- SET EXERCISE:
Write out exactly, please, the lines from the one containing "What is the estimated" to the end of the material.

* * * * *

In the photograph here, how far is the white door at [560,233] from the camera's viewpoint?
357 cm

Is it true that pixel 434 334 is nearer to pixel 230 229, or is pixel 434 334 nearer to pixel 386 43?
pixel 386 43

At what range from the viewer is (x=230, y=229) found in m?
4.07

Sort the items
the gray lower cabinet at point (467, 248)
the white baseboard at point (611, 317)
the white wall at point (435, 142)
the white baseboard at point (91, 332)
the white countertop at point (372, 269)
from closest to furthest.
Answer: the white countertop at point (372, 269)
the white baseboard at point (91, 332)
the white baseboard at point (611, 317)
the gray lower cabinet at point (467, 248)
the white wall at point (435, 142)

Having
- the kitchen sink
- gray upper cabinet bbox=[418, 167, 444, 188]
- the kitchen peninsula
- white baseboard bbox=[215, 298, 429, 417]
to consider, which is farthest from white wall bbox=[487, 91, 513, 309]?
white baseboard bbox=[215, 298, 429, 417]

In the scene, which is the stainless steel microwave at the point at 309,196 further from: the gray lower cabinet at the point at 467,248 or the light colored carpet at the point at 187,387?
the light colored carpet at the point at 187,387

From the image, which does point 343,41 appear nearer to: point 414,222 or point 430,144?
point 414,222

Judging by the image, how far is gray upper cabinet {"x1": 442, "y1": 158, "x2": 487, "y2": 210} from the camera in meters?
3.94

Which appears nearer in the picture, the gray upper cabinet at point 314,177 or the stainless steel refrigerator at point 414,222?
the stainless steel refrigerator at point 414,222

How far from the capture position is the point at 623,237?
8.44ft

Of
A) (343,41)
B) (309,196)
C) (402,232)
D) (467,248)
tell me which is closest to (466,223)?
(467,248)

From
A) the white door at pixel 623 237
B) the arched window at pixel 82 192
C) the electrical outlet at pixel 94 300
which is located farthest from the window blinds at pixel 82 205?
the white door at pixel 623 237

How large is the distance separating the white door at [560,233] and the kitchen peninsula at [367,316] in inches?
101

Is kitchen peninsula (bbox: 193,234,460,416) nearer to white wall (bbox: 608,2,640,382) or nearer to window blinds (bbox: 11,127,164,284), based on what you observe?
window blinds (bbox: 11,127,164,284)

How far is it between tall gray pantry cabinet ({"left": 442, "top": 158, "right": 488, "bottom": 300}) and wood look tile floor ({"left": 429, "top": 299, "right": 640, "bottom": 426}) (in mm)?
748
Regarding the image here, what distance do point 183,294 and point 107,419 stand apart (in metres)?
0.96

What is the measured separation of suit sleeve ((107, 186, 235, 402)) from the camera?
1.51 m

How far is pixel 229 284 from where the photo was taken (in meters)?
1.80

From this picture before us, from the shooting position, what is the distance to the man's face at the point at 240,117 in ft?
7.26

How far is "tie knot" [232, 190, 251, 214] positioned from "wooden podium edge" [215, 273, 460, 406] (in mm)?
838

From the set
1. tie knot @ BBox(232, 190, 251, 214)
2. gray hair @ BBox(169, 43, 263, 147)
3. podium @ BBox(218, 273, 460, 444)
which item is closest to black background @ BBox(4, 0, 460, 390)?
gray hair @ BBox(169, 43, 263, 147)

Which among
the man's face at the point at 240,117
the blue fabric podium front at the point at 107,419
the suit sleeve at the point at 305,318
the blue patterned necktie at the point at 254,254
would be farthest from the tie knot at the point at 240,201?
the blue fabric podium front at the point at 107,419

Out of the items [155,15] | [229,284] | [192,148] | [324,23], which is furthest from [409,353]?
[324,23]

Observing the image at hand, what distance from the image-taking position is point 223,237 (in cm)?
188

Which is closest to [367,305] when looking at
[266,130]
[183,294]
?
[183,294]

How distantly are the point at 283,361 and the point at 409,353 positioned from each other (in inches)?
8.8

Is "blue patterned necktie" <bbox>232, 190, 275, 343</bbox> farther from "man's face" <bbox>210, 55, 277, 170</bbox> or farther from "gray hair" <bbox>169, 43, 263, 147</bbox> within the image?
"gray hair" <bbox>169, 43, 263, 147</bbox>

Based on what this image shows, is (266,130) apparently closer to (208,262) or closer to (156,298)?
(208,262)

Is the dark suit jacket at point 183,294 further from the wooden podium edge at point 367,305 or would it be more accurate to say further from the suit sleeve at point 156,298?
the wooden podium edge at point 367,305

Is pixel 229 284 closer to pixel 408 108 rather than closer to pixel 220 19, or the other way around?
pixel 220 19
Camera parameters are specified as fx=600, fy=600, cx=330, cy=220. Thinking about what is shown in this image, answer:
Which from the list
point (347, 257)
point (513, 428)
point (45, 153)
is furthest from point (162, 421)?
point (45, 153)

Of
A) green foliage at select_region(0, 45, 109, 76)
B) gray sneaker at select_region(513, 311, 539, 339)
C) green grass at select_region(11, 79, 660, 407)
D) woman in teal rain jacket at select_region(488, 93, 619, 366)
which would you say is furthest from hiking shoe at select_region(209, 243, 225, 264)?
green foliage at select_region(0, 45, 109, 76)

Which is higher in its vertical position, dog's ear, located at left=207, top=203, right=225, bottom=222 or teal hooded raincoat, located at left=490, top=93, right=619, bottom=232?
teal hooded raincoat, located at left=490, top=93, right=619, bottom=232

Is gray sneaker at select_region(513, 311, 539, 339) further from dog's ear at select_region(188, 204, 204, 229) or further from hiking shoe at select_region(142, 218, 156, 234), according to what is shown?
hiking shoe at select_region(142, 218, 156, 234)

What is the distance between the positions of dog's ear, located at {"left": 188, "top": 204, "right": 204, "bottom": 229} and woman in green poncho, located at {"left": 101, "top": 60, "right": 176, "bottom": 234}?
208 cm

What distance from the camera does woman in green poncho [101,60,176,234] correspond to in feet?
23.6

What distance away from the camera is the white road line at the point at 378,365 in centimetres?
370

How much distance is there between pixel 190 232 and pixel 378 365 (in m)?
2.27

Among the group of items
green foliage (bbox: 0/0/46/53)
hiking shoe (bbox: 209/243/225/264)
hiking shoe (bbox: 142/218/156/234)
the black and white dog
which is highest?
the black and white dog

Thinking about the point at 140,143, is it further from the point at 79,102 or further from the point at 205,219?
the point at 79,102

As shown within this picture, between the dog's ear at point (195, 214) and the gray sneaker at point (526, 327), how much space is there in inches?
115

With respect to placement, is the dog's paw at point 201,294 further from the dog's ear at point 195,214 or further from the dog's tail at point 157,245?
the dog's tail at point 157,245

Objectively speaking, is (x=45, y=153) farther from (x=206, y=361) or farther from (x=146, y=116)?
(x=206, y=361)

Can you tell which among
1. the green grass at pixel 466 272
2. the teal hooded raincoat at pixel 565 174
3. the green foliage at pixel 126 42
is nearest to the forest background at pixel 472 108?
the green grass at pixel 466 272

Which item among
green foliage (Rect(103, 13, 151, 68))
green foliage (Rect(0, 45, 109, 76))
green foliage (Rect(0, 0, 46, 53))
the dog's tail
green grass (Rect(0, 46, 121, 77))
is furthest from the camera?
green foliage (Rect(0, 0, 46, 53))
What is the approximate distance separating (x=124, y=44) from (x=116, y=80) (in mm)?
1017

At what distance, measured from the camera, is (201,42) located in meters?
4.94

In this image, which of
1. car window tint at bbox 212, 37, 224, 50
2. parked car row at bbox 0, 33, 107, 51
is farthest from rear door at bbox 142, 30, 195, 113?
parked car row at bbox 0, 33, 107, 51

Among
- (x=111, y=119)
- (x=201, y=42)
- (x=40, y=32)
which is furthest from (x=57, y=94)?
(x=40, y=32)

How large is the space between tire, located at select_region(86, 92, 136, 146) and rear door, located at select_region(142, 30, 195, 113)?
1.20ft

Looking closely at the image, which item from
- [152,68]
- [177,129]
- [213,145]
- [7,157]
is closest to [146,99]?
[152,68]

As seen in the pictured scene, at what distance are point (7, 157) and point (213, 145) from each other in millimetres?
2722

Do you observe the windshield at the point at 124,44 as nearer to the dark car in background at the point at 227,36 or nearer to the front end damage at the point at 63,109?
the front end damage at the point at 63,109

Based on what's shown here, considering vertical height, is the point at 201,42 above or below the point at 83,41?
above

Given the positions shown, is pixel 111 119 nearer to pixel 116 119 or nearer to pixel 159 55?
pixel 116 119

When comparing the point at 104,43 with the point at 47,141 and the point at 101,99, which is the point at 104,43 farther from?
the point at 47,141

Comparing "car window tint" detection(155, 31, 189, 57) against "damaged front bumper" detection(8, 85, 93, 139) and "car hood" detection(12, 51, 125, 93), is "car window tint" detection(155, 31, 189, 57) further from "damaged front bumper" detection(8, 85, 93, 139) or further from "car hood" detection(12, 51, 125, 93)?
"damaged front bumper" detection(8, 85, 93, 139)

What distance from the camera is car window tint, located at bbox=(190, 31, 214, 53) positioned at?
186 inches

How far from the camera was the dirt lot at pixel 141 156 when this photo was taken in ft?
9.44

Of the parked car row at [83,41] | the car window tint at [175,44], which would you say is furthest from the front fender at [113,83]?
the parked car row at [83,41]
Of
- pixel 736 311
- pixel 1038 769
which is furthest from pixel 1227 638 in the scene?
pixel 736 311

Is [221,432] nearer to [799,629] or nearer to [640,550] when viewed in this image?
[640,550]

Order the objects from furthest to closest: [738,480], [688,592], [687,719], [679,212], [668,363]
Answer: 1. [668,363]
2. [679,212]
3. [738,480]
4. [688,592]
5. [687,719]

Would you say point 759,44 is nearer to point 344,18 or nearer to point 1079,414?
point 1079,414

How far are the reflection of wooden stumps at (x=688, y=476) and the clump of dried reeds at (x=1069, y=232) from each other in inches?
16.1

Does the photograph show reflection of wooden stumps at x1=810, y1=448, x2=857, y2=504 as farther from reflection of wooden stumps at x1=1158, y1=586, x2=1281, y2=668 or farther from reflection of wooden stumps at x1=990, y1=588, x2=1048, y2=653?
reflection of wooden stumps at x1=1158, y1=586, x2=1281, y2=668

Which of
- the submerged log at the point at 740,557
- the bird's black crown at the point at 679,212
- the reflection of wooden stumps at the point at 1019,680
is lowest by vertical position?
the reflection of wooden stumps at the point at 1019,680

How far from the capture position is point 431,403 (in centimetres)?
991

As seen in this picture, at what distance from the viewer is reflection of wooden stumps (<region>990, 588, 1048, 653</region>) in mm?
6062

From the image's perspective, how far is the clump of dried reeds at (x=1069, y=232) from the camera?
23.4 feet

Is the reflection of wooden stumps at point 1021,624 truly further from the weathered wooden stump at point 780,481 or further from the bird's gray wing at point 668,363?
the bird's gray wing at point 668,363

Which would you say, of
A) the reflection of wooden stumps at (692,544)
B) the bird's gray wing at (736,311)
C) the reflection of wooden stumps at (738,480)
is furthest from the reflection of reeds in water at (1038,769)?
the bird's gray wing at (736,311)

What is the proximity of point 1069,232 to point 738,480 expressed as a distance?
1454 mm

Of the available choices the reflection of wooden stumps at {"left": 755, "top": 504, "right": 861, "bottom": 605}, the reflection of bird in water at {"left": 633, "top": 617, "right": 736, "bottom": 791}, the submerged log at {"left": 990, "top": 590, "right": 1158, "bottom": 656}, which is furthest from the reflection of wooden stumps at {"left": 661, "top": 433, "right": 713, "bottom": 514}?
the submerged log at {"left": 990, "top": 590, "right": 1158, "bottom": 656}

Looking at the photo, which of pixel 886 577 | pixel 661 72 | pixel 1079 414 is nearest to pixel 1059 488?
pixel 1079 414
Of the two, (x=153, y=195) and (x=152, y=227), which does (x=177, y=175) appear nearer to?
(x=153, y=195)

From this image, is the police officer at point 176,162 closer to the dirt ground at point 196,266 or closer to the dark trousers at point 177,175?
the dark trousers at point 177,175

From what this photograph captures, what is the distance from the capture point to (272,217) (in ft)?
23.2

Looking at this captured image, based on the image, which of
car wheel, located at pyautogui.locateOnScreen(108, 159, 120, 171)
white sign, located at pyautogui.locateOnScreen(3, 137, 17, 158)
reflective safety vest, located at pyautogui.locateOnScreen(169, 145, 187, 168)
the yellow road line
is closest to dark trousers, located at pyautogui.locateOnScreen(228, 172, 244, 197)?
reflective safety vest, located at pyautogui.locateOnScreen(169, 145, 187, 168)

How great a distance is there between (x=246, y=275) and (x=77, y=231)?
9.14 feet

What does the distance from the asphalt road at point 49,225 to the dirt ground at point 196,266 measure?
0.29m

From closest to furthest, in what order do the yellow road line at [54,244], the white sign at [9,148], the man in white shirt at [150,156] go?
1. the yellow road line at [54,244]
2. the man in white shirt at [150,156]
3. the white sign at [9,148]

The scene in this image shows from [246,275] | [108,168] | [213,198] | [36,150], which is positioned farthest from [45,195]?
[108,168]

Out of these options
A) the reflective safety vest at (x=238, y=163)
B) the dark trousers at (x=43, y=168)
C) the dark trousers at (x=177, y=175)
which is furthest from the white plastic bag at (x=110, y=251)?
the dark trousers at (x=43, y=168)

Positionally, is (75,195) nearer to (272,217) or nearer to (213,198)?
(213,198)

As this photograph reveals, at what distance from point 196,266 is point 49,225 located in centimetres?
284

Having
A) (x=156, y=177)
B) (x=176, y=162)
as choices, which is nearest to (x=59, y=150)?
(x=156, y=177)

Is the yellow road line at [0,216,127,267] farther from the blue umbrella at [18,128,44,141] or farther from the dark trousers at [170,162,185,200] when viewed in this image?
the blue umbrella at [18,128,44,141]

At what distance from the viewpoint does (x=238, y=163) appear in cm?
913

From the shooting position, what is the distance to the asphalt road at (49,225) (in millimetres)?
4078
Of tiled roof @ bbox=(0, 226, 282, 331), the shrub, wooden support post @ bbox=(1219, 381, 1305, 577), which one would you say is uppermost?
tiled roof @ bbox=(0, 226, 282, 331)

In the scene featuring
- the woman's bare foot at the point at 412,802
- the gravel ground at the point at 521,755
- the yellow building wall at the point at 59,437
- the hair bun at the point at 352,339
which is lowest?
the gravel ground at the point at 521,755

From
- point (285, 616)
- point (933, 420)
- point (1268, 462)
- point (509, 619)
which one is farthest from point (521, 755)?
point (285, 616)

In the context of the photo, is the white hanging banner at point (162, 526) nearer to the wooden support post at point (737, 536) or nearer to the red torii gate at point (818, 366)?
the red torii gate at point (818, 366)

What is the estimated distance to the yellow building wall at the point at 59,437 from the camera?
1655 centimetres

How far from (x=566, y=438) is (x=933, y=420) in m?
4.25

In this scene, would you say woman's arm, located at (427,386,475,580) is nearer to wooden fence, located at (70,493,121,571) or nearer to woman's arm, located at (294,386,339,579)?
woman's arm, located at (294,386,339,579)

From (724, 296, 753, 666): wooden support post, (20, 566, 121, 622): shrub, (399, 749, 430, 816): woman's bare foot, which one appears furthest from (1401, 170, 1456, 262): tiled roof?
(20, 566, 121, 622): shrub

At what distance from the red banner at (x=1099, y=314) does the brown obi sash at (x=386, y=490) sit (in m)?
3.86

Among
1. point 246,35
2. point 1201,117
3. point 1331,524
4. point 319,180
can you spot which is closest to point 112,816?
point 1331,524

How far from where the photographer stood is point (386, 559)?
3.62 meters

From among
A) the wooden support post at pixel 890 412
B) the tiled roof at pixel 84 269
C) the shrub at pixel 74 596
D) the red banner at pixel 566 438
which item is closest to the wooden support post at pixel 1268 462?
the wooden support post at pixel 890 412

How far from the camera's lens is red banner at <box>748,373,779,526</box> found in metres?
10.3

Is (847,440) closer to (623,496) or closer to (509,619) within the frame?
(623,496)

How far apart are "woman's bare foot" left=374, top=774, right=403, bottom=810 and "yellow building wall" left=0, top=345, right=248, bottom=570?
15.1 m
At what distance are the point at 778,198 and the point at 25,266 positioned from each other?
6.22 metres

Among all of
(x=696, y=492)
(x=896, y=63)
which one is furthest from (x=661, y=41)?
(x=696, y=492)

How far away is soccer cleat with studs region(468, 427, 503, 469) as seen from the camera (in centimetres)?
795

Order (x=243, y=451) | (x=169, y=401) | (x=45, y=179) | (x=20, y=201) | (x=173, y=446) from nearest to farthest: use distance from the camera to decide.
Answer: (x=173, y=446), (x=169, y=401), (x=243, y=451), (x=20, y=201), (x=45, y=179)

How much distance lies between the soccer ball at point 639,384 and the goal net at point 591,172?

* * * * *

- ANSWER TO THIS EXERCISE:
What is the estimated distance to the yellow building wall at the point at 59,437 from the camera?
1655 centimetres

How far from (x=566, y=438) is (x=933, y=420) in m?
4.25

In this scene, would you say woman's arm, located at (427,386,475,580) is nearer to wooden fence, located at (70,493,121,571) or nearer to woman's arm, located at (294,386,339,579)?
woman's arm, located at (294,386,339,579)

From (724, 296, 753, 666): wooden support post, (20, 566, 121, 622): shrub, (399, 749, 430, 816): woman's bare foot, which one appears furthest from (1401, 170, 1456, 262): tiled roof?
(20, 566, 121, 622): shrub

At what distance from the red banner at (x=1099, y=314) does the brown obi sash at (x=386, y=490) sit (in m)?
3.86

Among
1. point 246,35
2. point 1201,117
3. point 1331,524
4. point 319,180
can you spot which is closest to point 112,816?
point 1331,524

How far from where the photographer stood is point (386, 559)?
3.62 meters

From among
A) the wooden support post at pixel 890 412
B) the tiled roof at pixel 84 269
C) the shrub at pixel 74 596
D) the red banner at pixel 566 438
which item is closest to the wooden support post at pixel 1268 462?
the wooden support post at pixel 890 412

How far from the camera's lens is red banner at <box>748,373,779,526</box> found in metres?
10.3

Is (847,440) closer to (623,496) or closer to (509,619) within the frame?
(623,496)

How far apart are "woman's bare foot" left=374, top=774, right=403, bottom=810 and "yellow building wall" left=0, top=345, right=248, bottom=570?
15.1 m
At what distance are the point at 778,198 and the point at 25,266 positioned from each other?
6.22 metres

Among all of
(x=696, y=492)
(x=896, y=63)
which one is furthest from (x=661, y=41)?
(x=696, y=492)

How far away is soccer cleat with studs region(468, 427, 503, 469) as seen from the camera (in centimetres)?
795

Order (x=243, y=451) | (x=169, y=401) | (x=45, y=179) | (x=20, y=201) | (x=173, y=446) from nearest to farthest: use distance from the camera to decide.
Answer: (x=173, y=446), (x=169, y=401), (x=243, y=451), (x=20, y=201), (x=45, y=179)

How much distance lies between the soccer ball at point 639,384 and the goal net at point 591,172?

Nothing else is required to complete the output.